Grutman still doesn’t know why her 17-year-old son Roee took his own life. But she desperately wishes he would have reached out to someone.
Roee, a junior at Newton South was a good big brother, a great student who enrolled in 5 A.P. classes, and a class officer. This winter, he became the third Newton student this school year to commit suicide.
“Students need to know that they have somebody to go to. Roee probably didn’t know,” Grutman told WBZ.
“There’s just a lot of a stress for kids in many different ways,” says Bob Babigian of the Massachusetts School Psychologists Association. “Family stressors, academic stressors, economic stressors,” he explained.
The consequences of all that pressure can be chilling.
School districts deploy a network of mental health professionals including social workers, and behavior counselors. However, the National Association of School Psychologists argues they perform a unique role. The group sets a national guideline of one psychologist for every 500 to 700 students
When the I-Team called districts around Massachusetts they found most are nowhere near that recommended number. In fact, in Brockton, there’s just one school psychologist for every 1900 students.
Others also failed to meet that standard, districts including Milford, Belmont and Malden. Boston, Woburn and Worcester are all hovering around one school psychologist for every 1000 students.
Only three districts we contacted, Barnstable, Winchester and Newton, met or exceeded the psychologist to student ratio.
We asked Babigian, “with these staffing levels can kids fall through the cracks?”
“I hate to say it. But probably yes,” he replied. “Research shows prevention is the most effective way to reduce things like gun violence, bullying, truancy, academic struggles.”

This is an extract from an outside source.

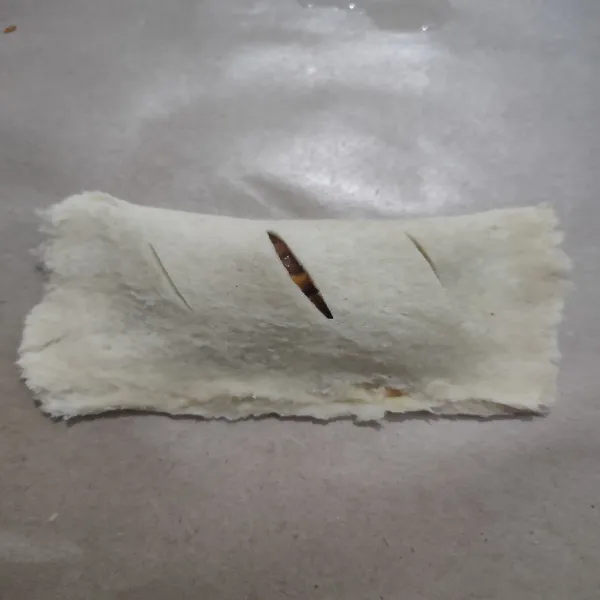 Pisahkan kuning telur dengan putihnya, olesi pinggiran roti dengan putih telur, lalu lipat dan kunci pinggirnya dengan garpu. Kemudian buat sayatan di bagian atasnya.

For school districts reaching that staffing standard is easier said than done. Superintendents have to juggle the cost of meeting academic needs while providing more services.
“A lot of our superintendents will speak about the need to have more personnel to deal with what they feel to be an ever increasing number of youngsters who need that kind of attention,” says Thomas Scott of the Massachusetts Association of School Superintendents.
Social workers, counselors and community groups do help fill in the gaps. But Roee’s mother believes more proactive support is needed, whether by counselors, psychologists or someone else, so students like her son know there’s a trained adult to talk to.
“If there’s only one psychologist at the school for every 1000 kids, I’m not sure, even if he’s a superhero, I don’t think he can do something. I don’t think he can really reach to our students.”